Zu lösende Aufgaben:
(A) Beantworten Sie anhand des Textauszugs folgende Fragen:
(i) Wie lautet der Titel der Erzählung, in der zwei Familien einander gegenübergestellt werden?
(ii) Wo im Haus wohnt die Familie Prokop?
(iii) Wem wird die Schuld an den miserablen Lebensumständen des Ehepaars Mäusle zugeschrieben?
(B) Nennen Sie sämtliche Gruppen von Menschen, als deren Anwältin sich Veza Canetti laut dem Textauszug erweist.
(C) Geben Sie den Textauszug von „[e]s begnügte sich, weil“ bis einschließlich „(VC 1992, 15f.)“ wortgetreu wieder.

Textauszug:
Veza Canetti erweist sich in ihren Texten als Anwältin der Armen und Schwachen, der Diskriminierten und Rechtlosen, der Erniedrigten und am Rande stehenden. In ihrer Erzählung Geduld bringt Rosen (VC 1992, 5-44) führt sie anhand des Kontrasts zweier Familien, der Mäusles zu ebener Erde und der Prokops in der Beletage, die Unüberwindbarkeit sozialer Determiniertheit vor. Während die Prokops ein glanzvolles Luxusleben führen und ihre Tochter gewinnbringend verheiraten können, quälen sich die Mäusles schlecht bezahlt und krank durch die Schattenseiten des Lebens. Die Schuld an seinen miserablen Lebensumständen wird dem – auch intellektuell benachteiligten – Ehepaar Mäusle allerdings selbst zugeschrieben, denn

[e]s begnügte sich, weil niemand sich fand, um sie aufzuklären: daß das Schicksal es nicht leiden kann, wenn man sich begnügt. Es nimmt und nimmt bis zum letzten Faden des Begnügsamen, bis nichts mehr zu nehmen ist. Dann gibt es Ruh. Die Anspruchsvollen aber beginnen den Kampf, und je skrupelloser ihre Mittel, um so stärker sind sie. (VC 1992, 15f.)

Material:
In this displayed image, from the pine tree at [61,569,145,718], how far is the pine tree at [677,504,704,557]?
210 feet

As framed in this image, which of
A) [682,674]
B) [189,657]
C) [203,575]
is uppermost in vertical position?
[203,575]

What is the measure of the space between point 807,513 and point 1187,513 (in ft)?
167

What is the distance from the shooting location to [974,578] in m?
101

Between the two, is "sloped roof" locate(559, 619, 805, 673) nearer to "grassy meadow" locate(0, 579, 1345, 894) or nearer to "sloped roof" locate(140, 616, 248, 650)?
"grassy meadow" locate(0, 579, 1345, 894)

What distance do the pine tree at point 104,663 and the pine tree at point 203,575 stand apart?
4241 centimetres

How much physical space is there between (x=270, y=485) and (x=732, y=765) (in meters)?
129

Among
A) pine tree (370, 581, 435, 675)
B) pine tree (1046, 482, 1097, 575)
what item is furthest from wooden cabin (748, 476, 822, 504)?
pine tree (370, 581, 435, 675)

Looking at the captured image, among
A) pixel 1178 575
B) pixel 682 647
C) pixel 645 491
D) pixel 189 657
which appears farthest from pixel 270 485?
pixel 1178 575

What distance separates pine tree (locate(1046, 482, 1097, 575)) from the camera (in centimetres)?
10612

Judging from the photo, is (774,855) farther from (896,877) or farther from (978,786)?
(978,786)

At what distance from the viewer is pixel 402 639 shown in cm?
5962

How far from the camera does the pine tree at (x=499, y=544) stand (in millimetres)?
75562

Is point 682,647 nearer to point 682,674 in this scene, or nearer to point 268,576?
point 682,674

--

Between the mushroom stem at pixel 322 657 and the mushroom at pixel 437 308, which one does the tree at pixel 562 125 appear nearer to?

Die Lösungen:
(A)
(i) Geduld bringt Rosen
(ii) In der Beletage
(iii) Dem Ehepaar Mäusle selbst

(B) die Armen, die Schwachen, die Diskriminierten, die Rechtlosen, die Erniedrigten, die am Rande stehenden

(C)
[e]s begnügte sich, weil niemand sich fand, um sie aufzuklären: daß das Schicksal es nicht leiden kann, wenn man sich begnügt. Es nimmt und nimmt bis zum letzten Faden des Begnügsamen, bis nichts mehr zu nehmen ist. Dann gibt es Ruh. Die Anspruchsvollen aber beginnen den Kampf, und je skrupelloser ihre Mittel, um so stärker sind sie. (VC 1992, 15f.)